Toxic Gases (CO) Flashcards
Endogenous source of CO:
Catabolism of protoporphyrin ring of Hb
Normally does not exceed 4-6%
Exogenous sources of CO:
• Automobile exhaust (mainly)
• Incomplete combustion of Carbon containing material
• All heater types at home
• Fires
• Tobacco cigarettes
Factors affecting CO toxicity:
- Duration of exposure
- Concentration of the gas.
- High altitude (low O2).
- disease in the CVS or RS
- Hematological disease (anemia)
- Neonate and infants.
Pathophysiology of CO :
• Hypoxia high affinity to Hb (210 times than O2)
• ⬇⬇O2 release: shifting of dissociation curve of remaining oxyhemoglobin to the left less O2 available to tissues
Other mechanims of CO:
• Myoglobin impairment: Affinity is 40 times more than O2 ( myocardial depression & arrhythmia )
• Mitochondrial impairment: bind to mCytochrome aa3 and block of cellular O2 uptake.
• brain reperfusion injury: **lipid peroxidatin & luekocyte mediated inflammatory change … demylination of brain.
Clinical manifestations of CO toxicity:
Most common symptoms:
N&V, headache, dizziness, lethargy, and feeling of weakness.
When does the recurrent symptoms syndrome occurs:
After lucid Interval (1-40 days) in moderate CO toxicity
Incidence: 10-20%
CNS symptoms of CO toxicity:
Note : cns is the most sensitive
Headache, dizziness, ataxia, syncope, seizures, and coma.

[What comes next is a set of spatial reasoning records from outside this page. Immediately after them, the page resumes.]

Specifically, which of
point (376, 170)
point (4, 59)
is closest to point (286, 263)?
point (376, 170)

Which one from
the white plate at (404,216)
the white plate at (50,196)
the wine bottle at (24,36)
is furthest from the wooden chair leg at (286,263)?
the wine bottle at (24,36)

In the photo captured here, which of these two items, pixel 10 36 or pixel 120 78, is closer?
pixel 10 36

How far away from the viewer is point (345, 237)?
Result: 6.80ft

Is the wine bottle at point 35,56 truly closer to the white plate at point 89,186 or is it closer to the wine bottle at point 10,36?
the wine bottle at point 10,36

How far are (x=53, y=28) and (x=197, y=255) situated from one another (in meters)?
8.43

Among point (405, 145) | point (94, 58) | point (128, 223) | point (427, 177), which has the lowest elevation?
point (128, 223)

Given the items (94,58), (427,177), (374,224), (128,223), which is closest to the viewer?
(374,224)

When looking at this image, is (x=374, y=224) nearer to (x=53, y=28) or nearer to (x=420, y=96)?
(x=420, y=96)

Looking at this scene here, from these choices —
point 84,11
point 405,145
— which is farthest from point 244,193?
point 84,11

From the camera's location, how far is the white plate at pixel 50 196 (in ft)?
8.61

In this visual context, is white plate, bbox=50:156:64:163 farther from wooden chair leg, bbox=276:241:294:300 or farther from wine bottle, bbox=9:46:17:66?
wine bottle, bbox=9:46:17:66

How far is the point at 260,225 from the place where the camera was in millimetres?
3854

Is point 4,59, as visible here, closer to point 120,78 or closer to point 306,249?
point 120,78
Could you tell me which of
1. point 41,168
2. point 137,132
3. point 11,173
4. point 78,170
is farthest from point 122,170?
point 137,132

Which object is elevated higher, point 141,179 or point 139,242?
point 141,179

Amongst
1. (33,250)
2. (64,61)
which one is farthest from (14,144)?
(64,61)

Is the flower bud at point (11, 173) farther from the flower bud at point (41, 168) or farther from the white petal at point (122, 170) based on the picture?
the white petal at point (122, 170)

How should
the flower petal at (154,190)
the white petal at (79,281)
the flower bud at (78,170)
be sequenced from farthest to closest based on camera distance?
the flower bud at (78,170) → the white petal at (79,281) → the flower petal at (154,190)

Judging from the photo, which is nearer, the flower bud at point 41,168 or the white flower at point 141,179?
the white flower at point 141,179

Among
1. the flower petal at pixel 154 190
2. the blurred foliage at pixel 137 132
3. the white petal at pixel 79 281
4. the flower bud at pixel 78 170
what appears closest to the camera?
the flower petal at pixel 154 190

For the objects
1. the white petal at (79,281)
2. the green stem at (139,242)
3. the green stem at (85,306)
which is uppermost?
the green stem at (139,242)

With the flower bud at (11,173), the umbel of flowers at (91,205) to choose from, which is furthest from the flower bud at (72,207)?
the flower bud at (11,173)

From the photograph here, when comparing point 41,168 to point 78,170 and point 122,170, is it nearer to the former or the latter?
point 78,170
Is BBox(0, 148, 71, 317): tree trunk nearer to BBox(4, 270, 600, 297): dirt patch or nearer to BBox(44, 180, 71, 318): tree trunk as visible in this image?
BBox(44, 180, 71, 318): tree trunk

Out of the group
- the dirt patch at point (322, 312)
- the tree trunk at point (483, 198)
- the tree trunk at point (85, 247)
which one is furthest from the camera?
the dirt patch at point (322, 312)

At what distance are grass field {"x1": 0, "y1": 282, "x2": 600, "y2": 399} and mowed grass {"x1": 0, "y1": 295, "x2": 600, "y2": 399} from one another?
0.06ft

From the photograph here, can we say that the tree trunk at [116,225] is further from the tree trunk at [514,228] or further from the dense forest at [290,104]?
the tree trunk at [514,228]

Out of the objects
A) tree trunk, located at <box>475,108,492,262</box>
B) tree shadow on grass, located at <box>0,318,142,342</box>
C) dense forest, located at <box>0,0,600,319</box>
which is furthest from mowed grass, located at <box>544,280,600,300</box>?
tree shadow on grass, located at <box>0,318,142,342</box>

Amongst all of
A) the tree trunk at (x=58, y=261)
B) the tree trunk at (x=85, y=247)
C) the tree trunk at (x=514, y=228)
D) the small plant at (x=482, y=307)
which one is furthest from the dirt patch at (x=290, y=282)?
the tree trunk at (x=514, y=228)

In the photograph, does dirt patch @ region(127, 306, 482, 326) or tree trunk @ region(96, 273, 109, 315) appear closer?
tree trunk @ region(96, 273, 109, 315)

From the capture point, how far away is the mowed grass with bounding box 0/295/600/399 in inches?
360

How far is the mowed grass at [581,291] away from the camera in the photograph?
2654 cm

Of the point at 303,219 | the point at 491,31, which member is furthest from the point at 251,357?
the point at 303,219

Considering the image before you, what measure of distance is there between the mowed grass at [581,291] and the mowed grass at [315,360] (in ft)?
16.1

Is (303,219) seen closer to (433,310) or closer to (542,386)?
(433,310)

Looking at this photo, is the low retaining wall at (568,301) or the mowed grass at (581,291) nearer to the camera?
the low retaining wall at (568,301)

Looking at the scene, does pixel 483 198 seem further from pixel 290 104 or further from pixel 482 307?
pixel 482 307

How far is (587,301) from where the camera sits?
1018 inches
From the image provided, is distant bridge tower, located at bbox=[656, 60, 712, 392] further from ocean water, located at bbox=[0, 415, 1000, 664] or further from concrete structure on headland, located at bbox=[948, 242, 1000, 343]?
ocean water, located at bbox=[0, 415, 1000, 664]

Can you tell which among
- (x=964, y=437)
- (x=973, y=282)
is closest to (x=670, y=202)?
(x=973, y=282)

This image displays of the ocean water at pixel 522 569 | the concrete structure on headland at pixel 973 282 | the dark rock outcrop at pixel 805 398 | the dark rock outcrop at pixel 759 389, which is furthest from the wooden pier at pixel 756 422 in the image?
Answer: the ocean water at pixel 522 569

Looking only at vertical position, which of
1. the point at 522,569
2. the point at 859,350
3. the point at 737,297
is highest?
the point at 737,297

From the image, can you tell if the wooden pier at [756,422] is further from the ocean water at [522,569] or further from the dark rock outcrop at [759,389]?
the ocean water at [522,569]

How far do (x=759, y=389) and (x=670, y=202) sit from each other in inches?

What is the delayed neuropsychiatric sequence:
delayed neuropsychiatric sequence (DNS) can occure in 50% of patients who have survived from acute CO poisoning.
It’s characterised by slowness, Parkinsonism and cognitive impairment.
S&S of DNS:
not domain name system 🙃
Depression, emotional liability, hallucinations, personality changes, and verbal aggressiveness.
Children: behavioral changes and learning difficulties
Clinical manifestations of CO in CVS:
• Tachycardia is common. Bradycardia occurs in severe cases. Why?🙃
• Palpitation and chest pain.
• Patchy myocardial infarction with ECG changes of ischemia (ST-segment deviations, T wave inversion, and Q-waves).
• A&V arrhythmia
• Hypotension
Dermal changes in CO toxicity:
Cherry red in non survival
Pallor or cyanosis
Blisters due to pressure necrosis and direct effects of CO on the epidermis.
Renal manifestations of CO toxicity:
Oliguric and non-oliguric renal failure
CO Eye signs:
Retinal vein
- bright red
- congested
- tortuous
vision
- blurred vision
- loss of dark adaptation
- blindness
other
- disk edema
- flame shaped hemorrhage
Respiratory symptoms of CO toxicity:
Non-cardiogenic pulmonary edema
Cardiogenic pulmonary edema
Explain why???
Other symptoms of CO toxicity:
GIT: N&V, abdominal pain, may be diarrhea, so may be misdiagnosed as gastroenteritis or food poisoning, especially in children.
Bood: DIC and TTP
Muscles: rhabdomyolysis
Metabolic: lactic acidosis, hyperglycemia, and hypercalcemia.
CO investigations:
Carboxy Hemoglobin level:
Measured by oximeter :10% in smoker and 0-5% in normal
ABG:
O2 may be normal
Oximeter shows false ⬆ O2 saturation and can not be relied
Metabolic acidosis if preset usually from lactic acidosis which is bad prognosis sign
Management of CO toxicity:
• Rapid removal from continued exposure
• 100% O2 should be provided
• Cardiac monitoring and IV access
• Hyperbaric oxygen (HBO)
• Do not aggressively treat acidosis with pH above 7.15
What is hyperbaric oxygen?
And what can it do?
Oxygen at 2-3 atmospheric pressure.
It decreases CO half-life to 20 min
Why should we not treat acidosis above 7.15 in cases of carbon monoxide poisoning?
This can increase tissue hypoxia by the left shift of the oxyhemoglobin dissociation curve.
Post-mortem appearance of CO toxicity
• Cherry red appearance especially in the area of postmodern lividity
• Skin Blisters are seen sometimes in claves, buttocks, wirst, and knee.
• Cherry pink color of blood and tissues.
• Pulmonary edema
• in delayed death: necrosis and cavitation of basal ganglia, especially globus pallidus.